Objetivo del ejercicio: Transcribe sin cambios el fragmento del texto sobre la felicidad y el sufrimiento que comienza en "En Carta desde" y acaba en "que no existe.".

En Carta desde la fe

 

La búsqueda obsesiva de la felicidad, tan propia de la sociedad actual, nos empuja a sortear cualquier tipo de sufrimiento. Sin darnos cuenta, se va anestesiando la sensibilidad, de tal suerte que dejamos de sentirnos afectados por el dolor de las muchas personas que sufren, sea por la soledad, la enfermedad y el sinsentido; la marginación, la violencia y las guerras; por un largo y penoso etcétera. Nos hacemos la ilusión de vivir en ese “país de las maravillas”, que de sobras sabemos que no existe.

Esta estrategia produce frecuentemente un efecto contrario al deseado, pues la insensibilidad ante el sufrimiento nos incapacita para disfrutar de los gozos más hondos. Además, cuando queremos esquivar la dura realidad nos perdemos los motivos para la alegría y la esperanza que la misma realidad nos brinda. Así es la vida y así es también la experiencia cristiana: la cruz y la gloria, la muerte y la resurrección son inseparables. Las llagas del Resucitado nos recuerdan esta importante lección. En este sentido, no es casualidad la alegría desbordante de María Magdalena al encontrarse con Jesús Resucitado, ya que ella lo acompañó con amor fiel y sufrió con él en su pasión y muerte.

Material extraído:

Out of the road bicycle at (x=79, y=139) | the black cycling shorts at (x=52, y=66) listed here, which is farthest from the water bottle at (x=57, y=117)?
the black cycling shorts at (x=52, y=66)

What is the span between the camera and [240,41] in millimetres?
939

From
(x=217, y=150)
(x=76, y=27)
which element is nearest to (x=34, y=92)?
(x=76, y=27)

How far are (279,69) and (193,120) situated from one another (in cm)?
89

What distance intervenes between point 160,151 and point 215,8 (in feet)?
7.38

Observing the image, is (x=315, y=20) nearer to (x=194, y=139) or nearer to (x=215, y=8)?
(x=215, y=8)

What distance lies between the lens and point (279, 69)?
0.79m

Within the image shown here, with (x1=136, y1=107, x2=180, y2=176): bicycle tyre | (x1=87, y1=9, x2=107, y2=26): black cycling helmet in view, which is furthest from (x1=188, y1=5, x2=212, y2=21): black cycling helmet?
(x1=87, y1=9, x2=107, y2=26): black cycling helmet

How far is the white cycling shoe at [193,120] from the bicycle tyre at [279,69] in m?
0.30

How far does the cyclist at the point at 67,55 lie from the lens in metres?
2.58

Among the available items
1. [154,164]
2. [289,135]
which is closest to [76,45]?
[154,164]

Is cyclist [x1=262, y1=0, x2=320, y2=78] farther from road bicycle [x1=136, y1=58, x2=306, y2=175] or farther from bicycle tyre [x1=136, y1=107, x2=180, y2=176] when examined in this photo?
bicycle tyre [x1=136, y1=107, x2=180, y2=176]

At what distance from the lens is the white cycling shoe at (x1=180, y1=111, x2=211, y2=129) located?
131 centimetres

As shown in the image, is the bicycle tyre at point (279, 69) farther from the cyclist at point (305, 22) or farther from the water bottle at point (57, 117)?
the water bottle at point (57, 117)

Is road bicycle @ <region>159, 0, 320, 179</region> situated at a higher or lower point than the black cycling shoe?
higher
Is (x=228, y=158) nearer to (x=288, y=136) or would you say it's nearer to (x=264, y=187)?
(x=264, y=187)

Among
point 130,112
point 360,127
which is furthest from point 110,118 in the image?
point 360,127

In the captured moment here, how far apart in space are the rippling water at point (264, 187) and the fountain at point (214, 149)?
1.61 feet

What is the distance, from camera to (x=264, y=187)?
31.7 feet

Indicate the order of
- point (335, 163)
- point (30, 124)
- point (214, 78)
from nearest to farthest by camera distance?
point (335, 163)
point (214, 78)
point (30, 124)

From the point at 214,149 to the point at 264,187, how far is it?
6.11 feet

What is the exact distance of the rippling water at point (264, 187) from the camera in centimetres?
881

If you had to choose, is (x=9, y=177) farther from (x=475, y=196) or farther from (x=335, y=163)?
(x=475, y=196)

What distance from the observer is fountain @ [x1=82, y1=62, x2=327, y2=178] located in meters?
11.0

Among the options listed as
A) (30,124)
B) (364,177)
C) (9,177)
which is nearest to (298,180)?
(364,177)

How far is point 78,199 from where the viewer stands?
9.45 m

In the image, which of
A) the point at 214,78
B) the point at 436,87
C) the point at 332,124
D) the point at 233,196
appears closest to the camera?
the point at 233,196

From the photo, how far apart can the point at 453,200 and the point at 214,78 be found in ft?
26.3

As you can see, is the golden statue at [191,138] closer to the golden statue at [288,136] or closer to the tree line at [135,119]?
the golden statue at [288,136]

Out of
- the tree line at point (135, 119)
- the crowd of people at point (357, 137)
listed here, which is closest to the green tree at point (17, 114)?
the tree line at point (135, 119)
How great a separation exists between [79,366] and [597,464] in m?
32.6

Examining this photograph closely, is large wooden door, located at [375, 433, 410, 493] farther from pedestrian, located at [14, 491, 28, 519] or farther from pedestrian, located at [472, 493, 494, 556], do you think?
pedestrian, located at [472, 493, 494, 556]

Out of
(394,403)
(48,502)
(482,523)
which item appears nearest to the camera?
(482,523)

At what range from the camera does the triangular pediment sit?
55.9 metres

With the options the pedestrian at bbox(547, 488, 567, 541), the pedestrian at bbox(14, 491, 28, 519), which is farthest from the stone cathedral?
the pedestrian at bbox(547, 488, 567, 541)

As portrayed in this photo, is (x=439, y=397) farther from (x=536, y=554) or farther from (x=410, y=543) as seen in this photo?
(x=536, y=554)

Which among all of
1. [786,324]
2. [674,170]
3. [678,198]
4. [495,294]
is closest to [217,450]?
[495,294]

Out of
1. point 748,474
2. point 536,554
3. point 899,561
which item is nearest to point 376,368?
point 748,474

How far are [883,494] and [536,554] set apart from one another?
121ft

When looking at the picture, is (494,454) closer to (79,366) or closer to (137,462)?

Respuesta a continuación:
En Carta desde la fe

 

La búsqueda obsesiva de la felicidad, tan propia de la sociedad actual, nos empuja a sortear cualquier tipo de sufrimiento. Sin darnos cuenta, se va anestesiando la sensibilidad, de tal suerte que dejamos de sentirnos afectados por el dolor de las muchas personas que sufren, sea por la soledad, la enfermedad y el sinsentido; la marginación, la violencia y las guerras; por un largo y penoso etcétera. Nos hacemos la ilusión de vivir en ese “país de las maravillas”, que de sobras sabemos que no existe.